Changing Definition of “Youthful Offender”

 

SB

808

 

 

ANALYST:

Maloy

 

APPROPRIATION

 

Appropriation Contained

Estimated Additional Impact

Recurring

or Non-Rec

Fund

Affected

FY03

FY04

FY03

FY04

 

 

 

 

 

See Narrative

 

 

 

 

 

 

 

 

(Parenthesis ( ) Indicate Expenditure Decreases)

 

SOURCES OF INFORMATION

 

Responses Received From

Children, Youth and Families Department

Office of the Attorney General

Corrections Department

Juvenile Parole Board

 

SUMMARY

 

     Synopsis of Bill

 

Senate Bill 808 proposes to change the procedures to follow when a child is found to be incompetent to stand trial.  This change is proposed through the repeal of the current statute on incompetent juveniles (Section 32A-2-21(G) NMSA 1978), and the addition of a new section. 

 

Currently, charges against a juvenile found to be incompetent to stand trial may be dismissed without consideration of whether the child would benefit from treatment to attain competency or whether the child is dangerous.  The new material proposed in this bill would establish procedures requiring the court to determine whether the child would benefit from treatment to attain competency and whether the child is dangerous before dismissing the charges.

> _Requirement 1_: Going by the bill summary, what gap in current law is Senate Bill 808 meant to close for juveniles found incompetent to stand trial? Answer in one to three sentences.
> _Requirement 2_: Summarize the bill summary in two sentences.

> _Provided data_:

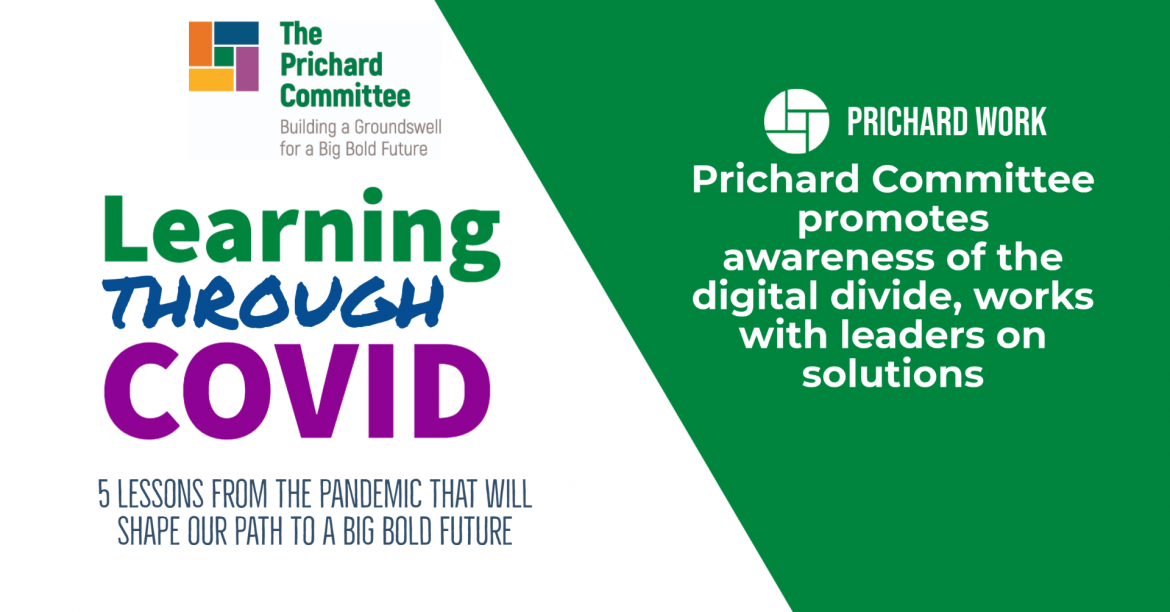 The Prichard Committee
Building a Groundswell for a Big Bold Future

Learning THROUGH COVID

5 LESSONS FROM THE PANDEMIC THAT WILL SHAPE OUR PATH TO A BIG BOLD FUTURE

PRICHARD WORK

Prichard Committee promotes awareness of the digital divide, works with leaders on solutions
==
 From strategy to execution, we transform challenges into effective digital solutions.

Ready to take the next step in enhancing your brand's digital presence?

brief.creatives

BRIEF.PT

> _Reply 1_: Under current law, charges against a juvenile found incompetent to stand trial may be dismissed without considering whether the child would benefit from treatment to attain competency or whether the child is dangerous. The bill would require the court to decide both questions before dismissing the charges.

> _Reply 2_: Senate Bill 808 would change the procedures for a child found incompetent to stand trial by repealing Section 32A-2-21(G) NMSA 1978 and adding a new section. Charges can now be dismissed without considering treatment or dangerousness, and the new section would require the court to determine whether the child would benefit from treatment to attain competency and whether the child is dangerous before dismissing them.